I had false misconceptions about it and I'm now severely struggling with the program due to several reasons (knowing it won't lead me to where I want to be, location, people, poor mental health), although I try as much as I can.

Not saying it would be the case for everyone but just for me, anyway, it is. I personally don't feel I fit into the culture and type of people who do this. So it's a pretty lonely road for me.

So all i'm saying is if you want to spend your life being a clinical scientist and working up that ladder then go for it. Best to get some work experience too in your department to know what it really would be like. For some people, it might be just what they were looking to do and they might enjoy it.

Remember you could be posted to any location, and you will be there for three years besides doing a master's degree. You could liken it to medical training, wherein you're posted to any random part of UK and have to do different rotations of hospitals and training. It's not a small commitment especially if you're young so you're 20s would be used up quickly (i'm sure you'll be aware of this though).

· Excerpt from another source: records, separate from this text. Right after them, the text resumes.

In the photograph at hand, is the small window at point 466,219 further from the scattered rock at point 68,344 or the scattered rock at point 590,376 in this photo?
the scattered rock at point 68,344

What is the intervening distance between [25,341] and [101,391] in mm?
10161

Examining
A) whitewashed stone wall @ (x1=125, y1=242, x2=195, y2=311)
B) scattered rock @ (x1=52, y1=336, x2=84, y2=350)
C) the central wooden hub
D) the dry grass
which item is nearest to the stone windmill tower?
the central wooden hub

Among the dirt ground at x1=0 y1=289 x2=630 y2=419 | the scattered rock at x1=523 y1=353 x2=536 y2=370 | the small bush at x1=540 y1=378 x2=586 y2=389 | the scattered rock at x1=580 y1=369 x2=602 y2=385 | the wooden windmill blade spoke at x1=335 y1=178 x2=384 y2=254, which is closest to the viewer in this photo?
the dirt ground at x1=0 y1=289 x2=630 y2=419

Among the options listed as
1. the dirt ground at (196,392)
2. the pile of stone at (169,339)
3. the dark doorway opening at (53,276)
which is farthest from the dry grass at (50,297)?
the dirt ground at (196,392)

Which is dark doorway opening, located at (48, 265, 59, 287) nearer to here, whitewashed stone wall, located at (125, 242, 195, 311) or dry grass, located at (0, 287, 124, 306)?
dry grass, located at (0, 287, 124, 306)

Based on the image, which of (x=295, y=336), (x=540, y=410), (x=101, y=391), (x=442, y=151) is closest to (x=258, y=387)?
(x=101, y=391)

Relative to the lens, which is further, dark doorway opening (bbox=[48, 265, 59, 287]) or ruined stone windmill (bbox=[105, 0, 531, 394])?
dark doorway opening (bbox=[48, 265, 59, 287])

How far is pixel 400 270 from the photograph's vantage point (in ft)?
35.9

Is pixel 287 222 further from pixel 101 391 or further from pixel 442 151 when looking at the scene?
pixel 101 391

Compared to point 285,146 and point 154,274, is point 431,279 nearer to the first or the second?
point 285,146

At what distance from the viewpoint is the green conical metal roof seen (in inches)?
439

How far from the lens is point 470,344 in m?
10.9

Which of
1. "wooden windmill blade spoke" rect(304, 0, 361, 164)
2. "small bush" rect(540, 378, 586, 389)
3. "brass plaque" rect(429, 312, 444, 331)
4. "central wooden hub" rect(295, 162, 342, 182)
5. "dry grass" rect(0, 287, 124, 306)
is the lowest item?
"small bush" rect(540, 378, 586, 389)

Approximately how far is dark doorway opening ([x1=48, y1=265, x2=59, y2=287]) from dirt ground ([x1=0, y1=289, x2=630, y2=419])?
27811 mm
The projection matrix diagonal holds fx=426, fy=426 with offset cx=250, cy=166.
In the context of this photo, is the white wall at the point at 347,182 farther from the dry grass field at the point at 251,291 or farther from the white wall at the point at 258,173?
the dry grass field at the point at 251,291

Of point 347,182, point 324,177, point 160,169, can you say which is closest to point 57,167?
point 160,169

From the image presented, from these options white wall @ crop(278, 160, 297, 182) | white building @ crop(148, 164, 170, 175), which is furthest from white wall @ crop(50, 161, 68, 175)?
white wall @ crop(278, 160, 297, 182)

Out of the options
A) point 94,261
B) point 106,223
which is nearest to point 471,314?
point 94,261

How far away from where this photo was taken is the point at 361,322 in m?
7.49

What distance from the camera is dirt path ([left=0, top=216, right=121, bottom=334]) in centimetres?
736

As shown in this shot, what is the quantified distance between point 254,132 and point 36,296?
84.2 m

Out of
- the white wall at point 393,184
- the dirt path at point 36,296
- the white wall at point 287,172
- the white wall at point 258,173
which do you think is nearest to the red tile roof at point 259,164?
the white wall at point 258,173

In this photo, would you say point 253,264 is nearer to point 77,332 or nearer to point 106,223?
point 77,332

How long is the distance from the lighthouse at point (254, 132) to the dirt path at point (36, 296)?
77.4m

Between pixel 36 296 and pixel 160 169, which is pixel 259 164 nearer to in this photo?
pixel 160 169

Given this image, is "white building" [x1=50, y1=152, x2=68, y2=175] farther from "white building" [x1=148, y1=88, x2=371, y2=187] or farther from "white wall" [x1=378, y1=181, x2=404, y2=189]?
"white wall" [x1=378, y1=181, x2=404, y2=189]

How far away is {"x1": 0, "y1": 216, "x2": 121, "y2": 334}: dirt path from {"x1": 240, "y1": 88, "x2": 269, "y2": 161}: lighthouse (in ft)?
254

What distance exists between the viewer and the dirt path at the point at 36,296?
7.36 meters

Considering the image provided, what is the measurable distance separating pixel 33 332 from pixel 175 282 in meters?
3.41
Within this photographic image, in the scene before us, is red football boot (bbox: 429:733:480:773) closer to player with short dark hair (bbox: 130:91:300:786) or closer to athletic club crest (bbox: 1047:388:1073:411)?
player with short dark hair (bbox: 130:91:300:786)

Maybe if I read a post like this last year, it would have changed my mind and I wouldn't be in the dilemma i'm currently in, plus someone else could have had this place who really wanted it, so maybe this helps someone like me.
I’m really sorry to hear you’re struggling, I might say obvious things but - is there someone you can talk to from the nshcs - maybe to change location or something, they are also committed to you and your well-being, it might be easier to move location now you are doing it. I watched their video of updating the course etc and they talked about how students should contact them in similar circumstances, they won’t want you to leave so maybe can make it nicer for you in some way.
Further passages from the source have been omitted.